Esta es una de las principales causas de la afluencia de jóvenes en los hogares y, por ende, de la acumulación de trámites para las viviendas de los egresados. Por tal razón, considera necesario que estos preceptos sean actualizados.

Llenar las ausencias

Las direcciones municipales de Educación son las encargadas del abastecimiento de estas instituciones. De acuerdo con el decreto Ley No 76 de la Gaceta Oficial de la República, aprobado en 1984, los niños reciben mensualmente un estipendio en CUP. Al año, a cada uno son asignados 150 CUC para adquirir ropa o productos de aseo.

Los gobiernos municipales laboran bajo una presión constante, pues las cifras de desamparo fluctúan. Mientras el número de ingresos crece los egresos se mantienen quietos. Los centros colapsan, pero en nuestro sistema social ningún menor quedará desamparado.

La ciudad de los parques posee la situación más crítica del país. La problemática se le escapa de las manos al régimen local. De las 498 personas que conviven hoy en estos hogares de la isla, 223 superan la edad adulta. Una situación similar ocurre en La Habana donde desde 2013 no se destina una vivienda a un egresado de las casas de amparo. En los casos previos a ese año, se priorizaron los adultos con discapacidad física o mental.

Historias de vida, Disandra e Isel

En la sala de Medicina General del Hospital Docente Celestino Hernández Robau, de Villa Clara, los pacientes agradecen la atención de una enfermera. Disandra aprendió a volcar la fuerza de carácter hacia el cuidado del prójimo. A los 25 años le procura a su hijo el amor negado a ella misma por su madre.

«Salí del hogar con 21 años y junto a mi niña comencé a labrar un futuro como madre soltera. El gobierno de Santa Clara me dio una vivienda con las suficientes condiciones para llevar una vida digna», relata.

Por otro lado, Isel agradece a Mami Olga, quien fuera su madre sustituta, por la dedicación y la entrega en el cuidado.
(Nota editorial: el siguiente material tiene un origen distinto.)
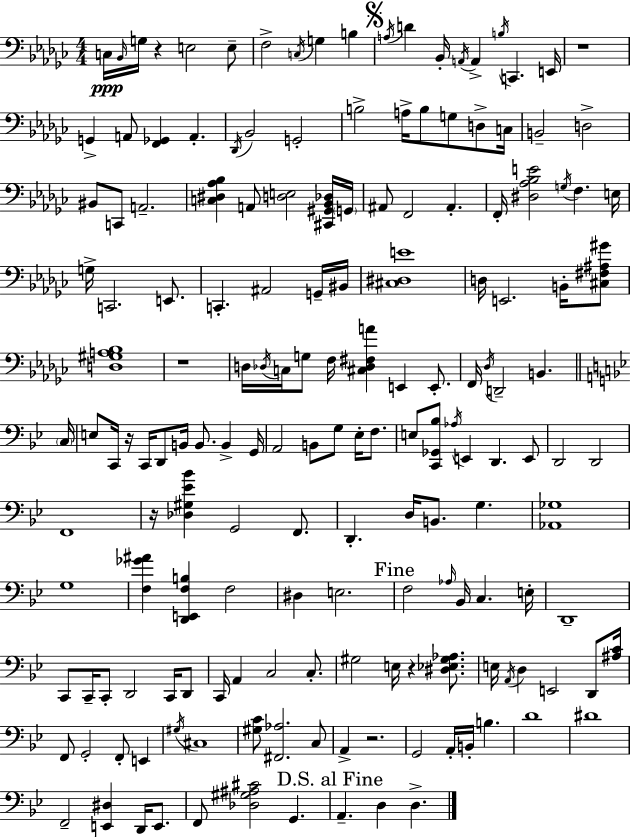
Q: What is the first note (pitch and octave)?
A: C3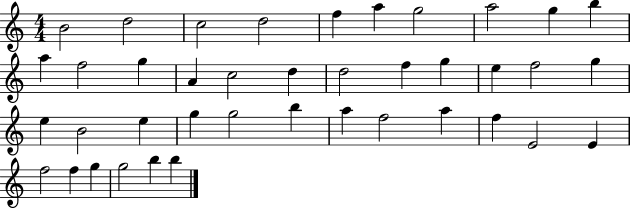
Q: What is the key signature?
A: C major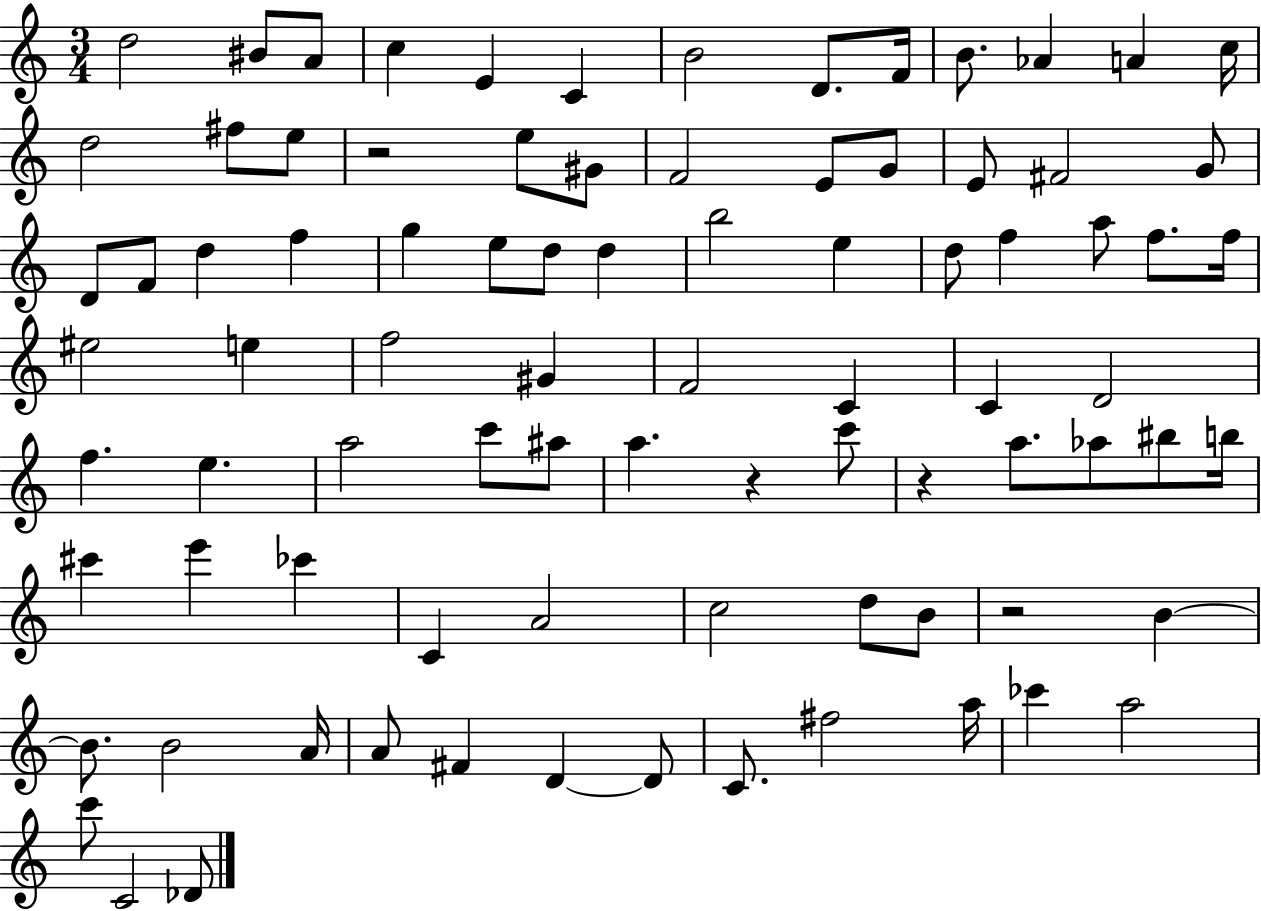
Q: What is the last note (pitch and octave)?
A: Db4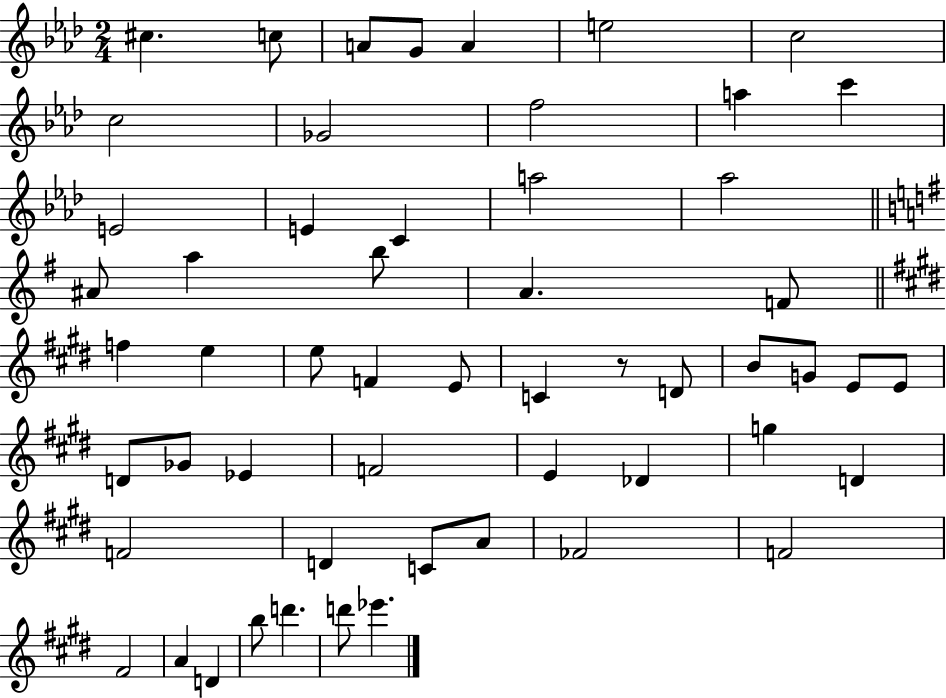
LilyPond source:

{
  \clef treble
  \numericTimeSignature
  \time 2/4
  \key aes \major
  cis''4. c''8 | a'8 g'8 a'4 | e''2 | c''2 | \break c''2 | ges'2 | f''2 | a''4 c'''4 | \break e'2 | e'4 c'4 | a''2 | aes''2 | \break \bar "||" \break \key g \major ais'8 a''4 b''8 | a'4. f'8 | \bar "||" \break \key e \major f''4 e''4 | e''8 f'4 e'8 | c'4 r8 d'8 | b'8 g'8 e'8 e'8 | \break d'8 ges'8 ees'4 | f'2 | e'4 des'4 | g''4 d'4 | \break f'2 | d'4 c'8 a'8 | fes'2 | f'2 | \break fis'2 | a'4 d'4 | b''8 d'''4. | d'''8 ees'''4. | \break \bar "|."
}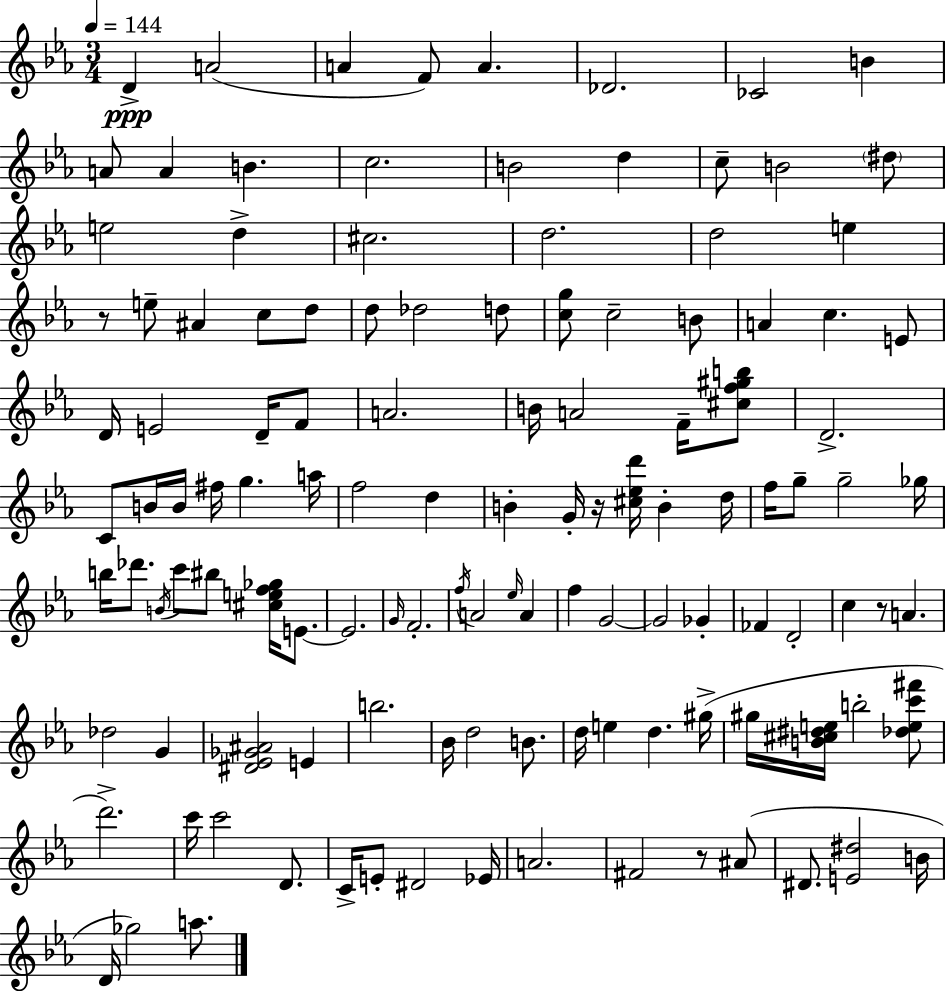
X:1
T:Untitled
M:3/4
L:1/4
K:Eb
D A2 A F/2 A _D2 _C2 B A/2 A B c2 B2 d c/2 B2 ^d/2 e2 d ^c2 d2 d2 e z/2 e/2 ^A c/2 d/2 d/2 _d2 d/2 [cg]/2 c2 B/2 A c E/2 D/4 E2 D/4 F/2 A2 B/4 A2 F/4 [^cf^gb]/2 D2 C/2 B/4 B/4 ^f/4 g a/4 f2 d B G/4 z/4 [^c_ed']/4 B d/4 f/4 g/2 g2 _g/4 b/4 _d'/2 B/4 c'/2 ^b/2 [^cef_g]/4 E/2 E2 G/4 F2 f/4 A2 _e/4 A f G2 G2 _G _F D2 c z/2 A _d2 G [^D_E_G^A]2 E b2 _B/4 d2 B/2 d/4 e d ^g/4 ^g/4 [B^c^de]/4 b2 [_dec'^f']/2 d'2 c'/4 c'2 D/2 C/4 E/2 ^D2 _E/4 A2 ^F2 z/2 ^A/2 ^D/2 [E^d]2 B/4 D/4 _g2 a/2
Aunque su estadía en el centro fue bastante larga, actualmente trabaja como instructora de arte en la escuela primaria «Hurtado de Mendoza», de Santa Clara.

«No me gustaba vivir rodeada de gente, quería ser independiente, pero prefería tener comida, una cama y agua tibia. A pesar de cargar a mis espaldas un peso sobrecogedor, opté por olvidar los pesares y educar a mi hija de 4 años en el hogar mientras esperaba la vivienda», rememora la educadora.

Jackson el contador

Jackson Acosta Mora y su hermana Idenia llegaron a uno de los hogares de niños sin amparo de Santa Clara cuando tenían seis años. Él cursó la primaria, la secundaria, estudió para ir a la universidad y tuvo las mismas oportunidades de cualquier adolescente en Cuba.
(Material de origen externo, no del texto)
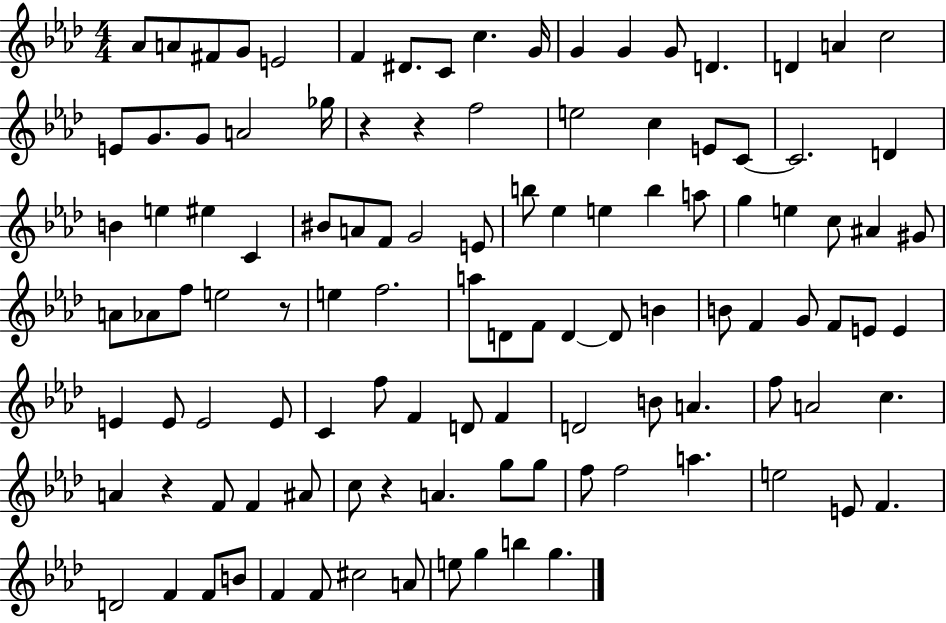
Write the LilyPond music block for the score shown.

{
  \clef treble
  \numericTimeSignature
  \time 4/4
  \key aes \major
  \repeat volta 2 { aes'8 a'8 fis'8 g'8 e'2 | f'4 dis'8. c'8 c''4. g'16 | g'4 g'4 g'8 d'4. | d'4 a'4 c''2 | \break e'8 g'8. g'8 a'2 ges''16 | r4 r4 f''2 | e''2 c''4 e'8 c'8~~ | c'2. d'4 | \break b'4 e''4 eis''4 c'4 | bis'8 a'8 f'8 g'2 e'8 | b''8 ees''4 e''4 b''4 a''8 | g''4 e''4 c''8 ais'4 gis'8 | \break a'8 aes'8 f''8 e''2 r8 | e''4 f''2. | a''8 d'8 f'8 d'4~~ d'8 b'4 | b'8 f'4 g'8 f'8 e'8 e'4 | \break e'4 e'8 e'2 e'8 | c'4 f''8 f'4 d'8 f'4 | d'2 b'8 a'4. | f''8 a'2 c''4. | \break a'4 r4 f'8 f'4 ais'8 | c''8 r4 a'4. g''8 g''8 | f''8 f''2 a''4. | e''2 e'8 f'4. | \break d'2 f'4 f'8 b'8 | f'4 f'8 cis''2 a'8 | e''8 g''4 b''4 g''4. | } \bar "|."
}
En el 2000, Jackson y su hermana recibieron una casa con condiciones mínimas. «Esa parte sí fue más traumática, pues cuando uno está dentro del hogar vive en una burbuja y no en la realidad de Cuba. La salida al mundo real fue lo más difícil», recuerda el joven.

Mientras la hermana abandonó el país, Jackson se graduó de Contabilidad y Finanzas en la Universidad Central Marta Abreu de Las Villas. Ahora trabaja en el sector del turismo, está casado y se encarga de cuidar a su hijo.

Aunque los casos de Jackson, Disandra, Isel y Mirka* no son únicos, el futuro de los jóvenes sin amparo no siempre resulta grato. La disponibilidad de una casa propia para cada egresado debiera estar entre las prioridades de los gobiernos municipales. Mientras esta problemática no mejore, el número de adultos que residen en hogares para menores seguirá en aumento.


*Los nombres han sido cambiados a petición de las fuentes para proteger sus identidades.